A patient who had radical neck surgery to remove a malignant tumor developed hypoparathyroidism. The nurse should plan to teach the patient about a. bisphosphonates to reduce bone demineralization. b. calcium supplements to normalize serum calcium levels c. increasing fluid intake to decrease risk for nephrolithiasis. d. including whole grains in the diet to prevent constipation.
b. calcium supplements to normalize serum calcium levels Oral calcium supplements are used to maintain the serum calcium in normal range and prevent the complications of hypocalcemia. Whole grain foods decrease calcium absorption and will not be recommended. Bisphosphonates will lower serum calcium levels further by preventing calcium from being reabsorbed from bone. Kidney stones are not a complication of hypoparathyroidism and low calcium levels
The nurse is assessing a 41-year-old African American male patient diagnosed with a pituitary tumor causing panhypopituitarism. Assessment findings consistent with panhypopituitarism include a. high blood pressure. b. decreased facial hair. c. elevated blood glucose. d. tachycardia and cardiac palpitations.
b. decreased facial hair. Changes in male secondary sex characteristics such as decreased facial hair, testicular atrophy, diminished spermatogenesis, loss of libido, impotence, and decreased muscle mass are associated with decreases in follicle stimulating hormone (FSH) and luteinizing hormone (LH). Fasting hypoglycemia and hypotension occur in panhypopituitarism as a result of decreases in adrenocorticotropic hormone (ACTH) and cortisol.

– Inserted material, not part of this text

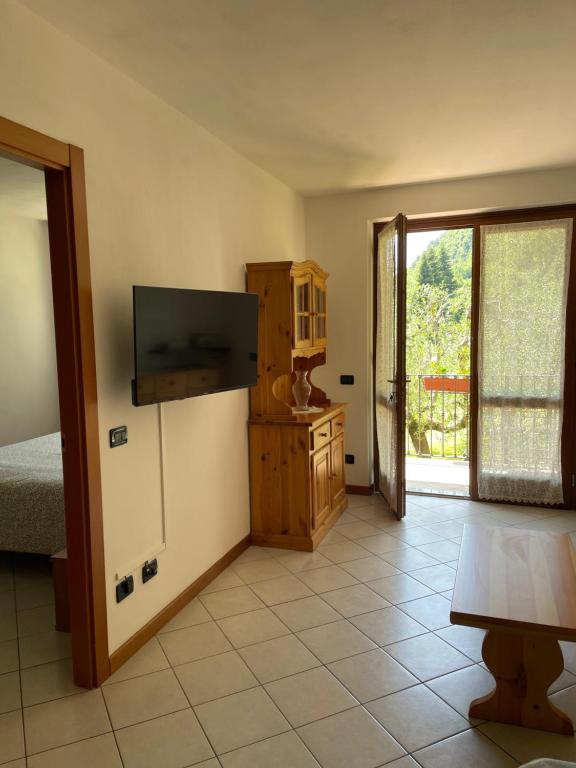 TV a/nebo společenská místnost v ubytování Casa Teodoro - Gelsomino, Ulivi & Orchidea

Bradycardia is likely due to the decrease in thyroid stimulating hormone (TSH) and thyroid hormones associated with panhypopituitarism.
During a physical examination, the nurse finds that a patients thyroid gland cannot be palpated. The most appropriate action by the nurse is to a. palpate the patients neck more deeply. b. document that the thyroid was nonpalpable. c. notify the health care provider immediately. d. teach the patient about thyroid hormone testing.
b. document that the thyroid was nonpalpable. The thyroid is frequently nonpalpable. The nurse should simply document the finding. There is no need to notify the health care provider immediately about a normal finding. There is no indication for TSH testing unless there is evidence of thyroid dysfunction. Deep palpation of the neck is not appropriate.